GitHub - Zenodo Integration for GRASS GIS
This wiki-page provides information about the linkage between the GRASS GIS repository on GitHub and the data archive Zenodo. This includes the motivation why this is relevant for the GRASS GIS community, hands on advice from the Zenodo helpdesk how to do the task and strategic information about future development paths, as this is partially work in progress (scientific grade automated software citation by persistent identifiers).
Zenodo is a general-purpose open-access repository for scientific information. It is developed under the European OpenAIRE program (a network of Open Access repositories, archives and journals that support Open Access policies) and operated by CERN. The services provided by Zenodo are based on an Open Source software stack. To users, including the GRASS GIS developer team, Zenodo provides long term archiving of digital content, including software. Every user can uplaod up to 50Gb of digital scientific content.
- Zenodo policies
- Zenodo Documentation: Software Deposit - Guidance for Researchers
- Software citations now available in Zenodo
Benefits for the GRASS GIS community
Long term archiving
Zenodo stores the archived data (GRASS GIS codebase)in the CERN Data Center. Both data files and metadata are kept in multiple online and independent replicas. CERN has considerable knowledge and experience in building and operating large scale digital repositories and a commitment to maintain this data centre to collect and store 100s of PBs of LHC data as it grows over the next 20 years.
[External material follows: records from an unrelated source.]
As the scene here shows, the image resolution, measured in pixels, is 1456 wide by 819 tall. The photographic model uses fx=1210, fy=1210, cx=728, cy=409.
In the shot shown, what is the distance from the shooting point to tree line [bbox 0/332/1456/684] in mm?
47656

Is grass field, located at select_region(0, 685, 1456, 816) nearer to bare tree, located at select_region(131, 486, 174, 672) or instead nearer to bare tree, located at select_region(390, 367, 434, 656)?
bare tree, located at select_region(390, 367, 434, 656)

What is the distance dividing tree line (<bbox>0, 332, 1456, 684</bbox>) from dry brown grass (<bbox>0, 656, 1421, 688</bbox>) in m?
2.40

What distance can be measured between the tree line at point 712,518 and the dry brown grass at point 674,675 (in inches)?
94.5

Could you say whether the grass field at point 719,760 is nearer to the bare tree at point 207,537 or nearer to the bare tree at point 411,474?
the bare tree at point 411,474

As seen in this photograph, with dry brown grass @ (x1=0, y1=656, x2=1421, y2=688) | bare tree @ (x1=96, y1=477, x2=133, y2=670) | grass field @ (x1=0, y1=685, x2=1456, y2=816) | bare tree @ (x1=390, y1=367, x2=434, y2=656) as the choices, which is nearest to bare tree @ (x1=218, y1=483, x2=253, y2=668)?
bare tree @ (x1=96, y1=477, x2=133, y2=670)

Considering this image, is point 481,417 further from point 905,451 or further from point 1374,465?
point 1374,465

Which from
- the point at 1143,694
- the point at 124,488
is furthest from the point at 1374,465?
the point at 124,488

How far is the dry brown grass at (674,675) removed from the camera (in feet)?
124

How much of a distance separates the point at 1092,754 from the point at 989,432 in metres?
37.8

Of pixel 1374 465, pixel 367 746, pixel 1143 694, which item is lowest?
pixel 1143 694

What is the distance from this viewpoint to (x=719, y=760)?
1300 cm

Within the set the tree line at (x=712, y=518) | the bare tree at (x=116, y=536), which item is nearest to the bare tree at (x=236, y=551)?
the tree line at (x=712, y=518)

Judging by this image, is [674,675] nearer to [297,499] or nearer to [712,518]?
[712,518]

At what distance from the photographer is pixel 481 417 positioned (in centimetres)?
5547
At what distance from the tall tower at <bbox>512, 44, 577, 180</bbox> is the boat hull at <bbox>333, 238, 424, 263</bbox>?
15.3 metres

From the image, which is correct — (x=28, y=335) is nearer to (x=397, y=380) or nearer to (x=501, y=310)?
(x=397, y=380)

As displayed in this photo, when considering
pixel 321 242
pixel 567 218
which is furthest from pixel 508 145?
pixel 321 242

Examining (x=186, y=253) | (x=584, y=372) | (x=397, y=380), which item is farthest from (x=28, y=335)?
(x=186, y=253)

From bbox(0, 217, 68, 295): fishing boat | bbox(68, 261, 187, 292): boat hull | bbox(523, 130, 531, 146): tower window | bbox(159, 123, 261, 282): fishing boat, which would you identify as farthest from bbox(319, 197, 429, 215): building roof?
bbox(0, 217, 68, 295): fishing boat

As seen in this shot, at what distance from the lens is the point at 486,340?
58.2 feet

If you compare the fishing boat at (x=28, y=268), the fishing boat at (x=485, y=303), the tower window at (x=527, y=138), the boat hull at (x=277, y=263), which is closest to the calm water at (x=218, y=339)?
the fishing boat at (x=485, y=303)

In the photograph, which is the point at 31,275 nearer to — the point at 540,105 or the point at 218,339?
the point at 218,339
In the highly unlikely event that Zenodo will have to close operations, it is guaranteed that all content will be migrated to other suitable repositories, and since all uploads have DOIs, all citations and links to Zenodo resources (GRASS GIS codebase) will not be affected. (Source: Zenodo FAQ)
Scientific citation by DOI
Currently, the GRASS GIS web presence (only) recommends citation by BibTEXBibTeX
All content archived in Zenodo receives a persistent identifier, a DOI (Digital Object Identifier). DOI can be used through webbrowsers. Unlike an URL (-> 404 error) they can by design never expire. The technical infrastructure for this is provided by the DataCite non-profit organisation. DOI are cited in scientific literature similar to ISBN or ISSN numbers.
A DOI-link resolves to a so called "landing page", a html page with metadata information (both human and machine readable) and a link to the archived digital content (e.g. the GRASS GIS codebase stored in Zenodo).
The "Zenodo page" for the GRASS GIS codebase is its DOI landing page.
Zenodo provides a service to render citation strings based on the landing page metadata in several hundreds of formatting styles, including Research Information Systems (RIS).
The GRASS GIS codebase has one "umbrella" DOI minted for it by Zenodo. This DOI is incremented for each GRASS GIS release by DOI versioning. This allows to cite both the GRASS GIS codebase in general (-> "umbrella DOI") and particular releases (by its DOI version).
GitHub - Zenodo Integration
- GitHub Guide: Making Your Code Citable
- GenR-Blogpost: Make Your Code Citable Using GitHub and Zenodo: A How-to Guide
GRASS GIS specific information
The following feedback was provided by the Zenodo helpdesk in Q1/Q2 2019 in advance of the GRASS github migration:
Many DOI for individual GRASS modules or rather a DOI for the GRASS GIS software framework ?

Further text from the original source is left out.